## Action item:
All that should come back is the lines of the data below from the one containing "Petani di Pekalongan" to the one containing "Ny grön vattenmelon", inclusive, exactly as they stand.

-------- Provided material --------

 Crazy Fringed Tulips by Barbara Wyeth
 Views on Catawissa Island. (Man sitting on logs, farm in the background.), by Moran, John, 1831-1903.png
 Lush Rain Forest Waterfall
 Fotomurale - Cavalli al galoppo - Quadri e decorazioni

--------
-------- Provided material --------

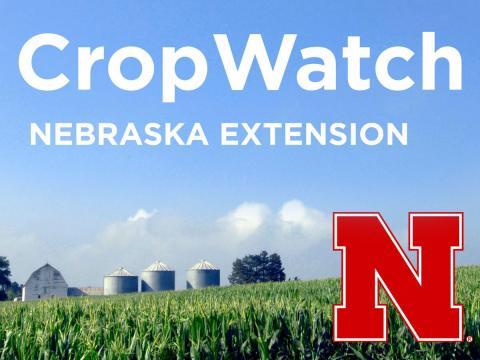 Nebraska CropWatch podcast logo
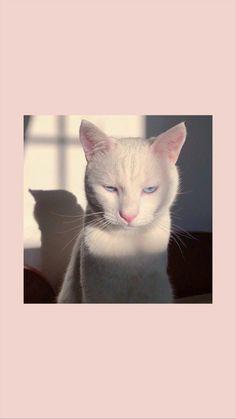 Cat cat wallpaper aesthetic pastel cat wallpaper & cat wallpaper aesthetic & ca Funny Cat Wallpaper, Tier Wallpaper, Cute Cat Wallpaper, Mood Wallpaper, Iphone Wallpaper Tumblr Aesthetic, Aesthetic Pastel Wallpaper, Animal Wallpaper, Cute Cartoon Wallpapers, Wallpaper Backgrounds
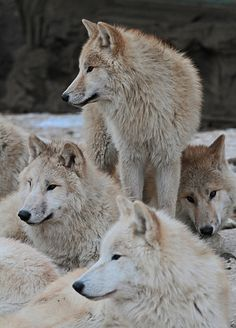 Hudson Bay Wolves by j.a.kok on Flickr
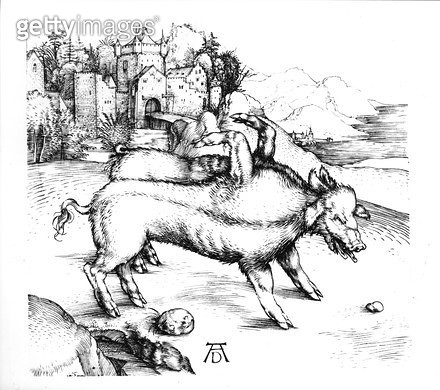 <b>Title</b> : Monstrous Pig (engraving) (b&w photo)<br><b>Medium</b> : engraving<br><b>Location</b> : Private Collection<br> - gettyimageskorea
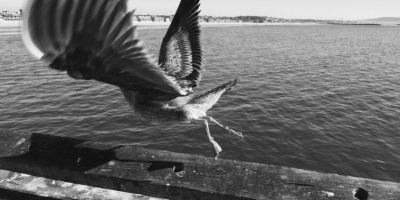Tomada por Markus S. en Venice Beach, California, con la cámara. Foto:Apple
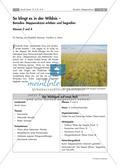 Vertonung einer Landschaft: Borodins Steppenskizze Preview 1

--------
-------- Provided material --------

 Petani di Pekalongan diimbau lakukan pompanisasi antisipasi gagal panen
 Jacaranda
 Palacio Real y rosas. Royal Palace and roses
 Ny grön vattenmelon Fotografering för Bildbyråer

--------

## Solved exercise:
 Petani di Pekalongan diimbau lakukan pompanisasi antisipasi gagal panen
 Jacaranda
 Palacio Real y rosas. Royal Palace and roses
 Ny grön vattenmelon Fotografering för Bildbyråer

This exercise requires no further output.